Wander around the house, and past the tower to discover the Enclosed Garden hidden behind ragstone walls. This secluded, paved garden with its 'secret garden' behind the hedge provides a charming place to spend some time. Sunlight dances off the cherub fountain in the centre, whilst the soft colours and foliage of the planting scheme reflect an American's idea of a traditional English garden.
Coming out of the enclosed garden, the original garden and house entrance was from the driveway to your right (the gates were originally to your left). Imagine riding through the gates and dismounting your horse onto the mounting block to start your visit.

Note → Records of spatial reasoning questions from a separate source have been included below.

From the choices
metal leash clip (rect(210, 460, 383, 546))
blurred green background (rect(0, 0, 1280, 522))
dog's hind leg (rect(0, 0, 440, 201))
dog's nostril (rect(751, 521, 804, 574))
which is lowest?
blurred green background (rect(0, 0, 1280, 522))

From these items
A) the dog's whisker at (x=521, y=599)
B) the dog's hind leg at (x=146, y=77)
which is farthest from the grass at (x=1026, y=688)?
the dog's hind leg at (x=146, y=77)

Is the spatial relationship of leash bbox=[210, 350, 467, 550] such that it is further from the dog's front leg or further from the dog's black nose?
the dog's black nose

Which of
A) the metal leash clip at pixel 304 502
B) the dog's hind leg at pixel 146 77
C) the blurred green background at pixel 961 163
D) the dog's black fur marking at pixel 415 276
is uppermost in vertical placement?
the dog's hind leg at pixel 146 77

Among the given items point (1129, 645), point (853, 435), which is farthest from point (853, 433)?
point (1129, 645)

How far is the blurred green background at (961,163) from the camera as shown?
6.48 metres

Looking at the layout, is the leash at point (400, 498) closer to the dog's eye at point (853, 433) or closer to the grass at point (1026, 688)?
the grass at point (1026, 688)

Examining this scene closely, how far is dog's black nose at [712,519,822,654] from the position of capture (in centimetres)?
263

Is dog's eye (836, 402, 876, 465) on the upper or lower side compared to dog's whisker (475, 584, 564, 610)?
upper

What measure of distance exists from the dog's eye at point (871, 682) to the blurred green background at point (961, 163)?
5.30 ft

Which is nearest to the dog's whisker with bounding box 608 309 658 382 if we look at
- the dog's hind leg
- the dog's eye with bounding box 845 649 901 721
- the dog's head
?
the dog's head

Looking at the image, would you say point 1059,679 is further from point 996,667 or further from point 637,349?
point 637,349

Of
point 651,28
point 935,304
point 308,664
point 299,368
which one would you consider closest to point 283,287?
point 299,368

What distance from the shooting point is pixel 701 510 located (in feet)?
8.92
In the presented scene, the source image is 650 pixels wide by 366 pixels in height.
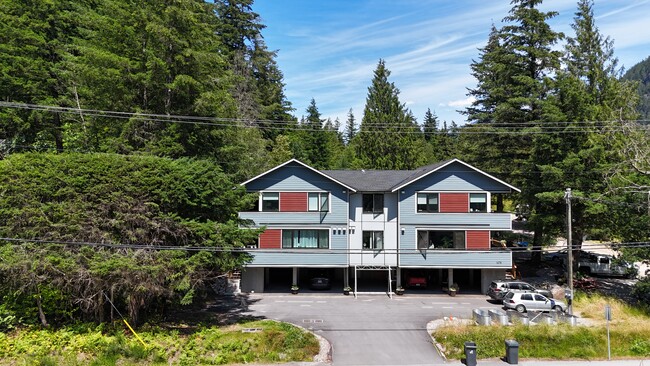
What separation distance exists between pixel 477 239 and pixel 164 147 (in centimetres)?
2341

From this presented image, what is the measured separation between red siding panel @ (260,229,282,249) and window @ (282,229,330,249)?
370 millimetres

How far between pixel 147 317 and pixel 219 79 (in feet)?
56.0

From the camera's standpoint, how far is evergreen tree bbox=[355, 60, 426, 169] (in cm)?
5016

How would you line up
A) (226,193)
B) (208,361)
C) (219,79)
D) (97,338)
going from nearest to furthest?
(208,361)
(97,338)
(226,193)
(219,79)

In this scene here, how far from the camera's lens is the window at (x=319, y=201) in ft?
98.3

Today, as you walk into stable courtyard, there are formal lawns and bright herbaceous borders. In the 17th Century it was a working farm as well as a forecourt to the house with stables and farm buildings on three sides and a large oval cart/carriage ‘circle’. When the ‘new’ farmyard was built in the 18th Century the remaining buildings were converted to workers cottages and the courtyard made more ornamental with the lawns and borders.
The formal garden, with its saucer pond in the centre and four ‘symmetrical’ beds has been an Italianate garden, and a rose garden. Most recently it has formal bedding displays, changed twice each year, designed by a different member of the gardening team. It is interesting for us and for our visitors to have an area to try out and see different planting ideas.
Stepping through the high hedge, the cutting garden provides a fine display of flower and foliage shapes and colours throughout summer and beautiful cut flowers for the house. The scent from the cutting garden is especially good at the end of June and into July when the sweet peas and lavender are at their best.
Long herbaceous border
On the other side of the orchard wall, the west terrace walk boasts fine herbaceous borders, with rustic wood archways across the grass pathway featuring climbing roses. Its long season of interest is provided by a variety of bulbs in spring, and the display of flowers and foliage from July to September and often into October.
North Pleasure grounds
With a meandering stream, ornamental lake, informal lawns and specimen trees, the pleasure grounds at the north end of the garden probably have their origins in the 18th century and were extended again in the 19th century.
This was a period when many newly discovered ‘exotic’ trees and other plants were being collected and planted in wealthy gardens. Significant planting was carried out during the ownership of Victorian naturalist Prideaux John Selby who had a great interest in trees and sadly, a number of them were uprooted in the 1987 hurricane. However, a number of fine specimens have survived and other trees planted since. It is a lovely place to enjoy a gentle stroll, sit in the shade and have a picnic, take in the views or simply relax in a deckchair and listen to the sounds of birdsong and leaves rustling in the breeze.
From the north pleasure grounds a sloping path and steps under a canopy of trees leads to the upper pathway running along a planted sunny bank towards visitor reception. lower path leads to the east grass terrace overlooking the north lawn running along a bank with cherry trees underplanted with snowdrops, primroses and daffodils, creating a cheery display in spring followed by wildflowers in summer.
The South Lake - A lost garden
This area provides a wonderful view to the manor across the lake with the house reflected in the water. The south lake pleasure grounds may also be of 18th century origin and further developed in 19th. Following its decline in the early 20th century, the area became overgrown by self-sown trees, laurel and invasive weeds. As with the conservation work done in parts of the north pleasure grounds, each year we are doing what work we can with the time and resources we have to bring this once lost area back under control so that when funding and resources are available, we can restore it as both an attractive pleasure grounds and a haven for wildlife.